Vivemos em uma cultura que nos cobra desempenho constante, estabilidade emocional inabalável e uma ideia quase inalcançável de “normalidade”. Mas a verdade é que ninguém é feito apenas de acertos. Somos atravessados por falhas, inseguranças, medos e, ainda assim, continuamos sendo suficientes.
Ter um diagnóstico de transtorno mental não nos reduz a ele. Um laudo não define caráter, potencial ou capacidade de amar, trabalhar e construir uma vida com sentido. Ele é, antes de tudo, uma ferramenta de compreensão. Dá nome ao que dói, organiza o que parecia caos e abre caminhos de cuidado.

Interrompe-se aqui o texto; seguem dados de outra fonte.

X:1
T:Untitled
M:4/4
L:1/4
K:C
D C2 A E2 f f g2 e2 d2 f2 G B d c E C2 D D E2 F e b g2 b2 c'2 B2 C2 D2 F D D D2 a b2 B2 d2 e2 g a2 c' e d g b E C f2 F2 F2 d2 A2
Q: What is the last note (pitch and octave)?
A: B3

Ser suficiente não significa não ter dificuldades. Significa reconhecer limites, acolher vulnerabilidades e buscar apoio quando necessário. O autocuidado (que envolve sono, rotina possível, rede de apoio, espiritualidade para quem faz sentido, lazer e momentos de pausa) é um ato de responsabilidade consigo. E a psicoterapia com um profissional qualificado é um espaço seguro de elaboração, fortalecimento e desenvolvimento de estratégias para lidar com aquilo que nos desafia.

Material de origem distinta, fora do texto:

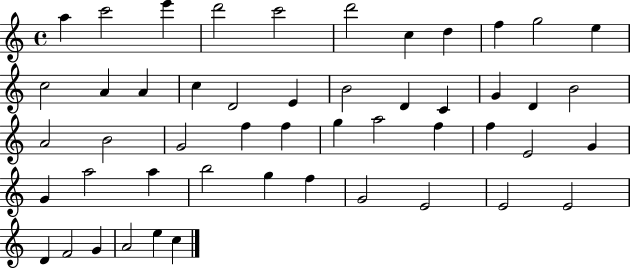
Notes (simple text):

Podemos ser funcionais dentro das nossas desfuncionalidades. Podemos aprender a manejar sintomas, compreender gatilhos, construir recursos internos e externos. Podemos errar e tentar de novo. Podemos ter dias difíceis sem que isso invalide todo o caminho já percorrido.

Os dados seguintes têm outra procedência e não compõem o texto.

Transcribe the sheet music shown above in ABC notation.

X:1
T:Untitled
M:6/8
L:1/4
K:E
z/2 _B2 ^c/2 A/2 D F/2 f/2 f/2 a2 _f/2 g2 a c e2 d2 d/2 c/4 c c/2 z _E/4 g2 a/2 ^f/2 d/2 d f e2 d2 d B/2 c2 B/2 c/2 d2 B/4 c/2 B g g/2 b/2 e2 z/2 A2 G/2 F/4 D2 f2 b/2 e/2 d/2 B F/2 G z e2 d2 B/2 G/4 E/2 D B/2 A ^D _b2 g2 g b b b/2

A imperfeição não é falha de caráter; é condição humana. E quando nos permitimos olhar para nós com mais compaixão do que cobrança, descobrimos que ser suficiente não é atingir um padrão ideal, é viver com autenticidade, responsabilidade e cuidado.
Você não é o seu diagnóstico. Você é uma história em movimento. E com suporte, autoconhecimento e perseverança, tudo pode encontrar um jeito possível de dar certo.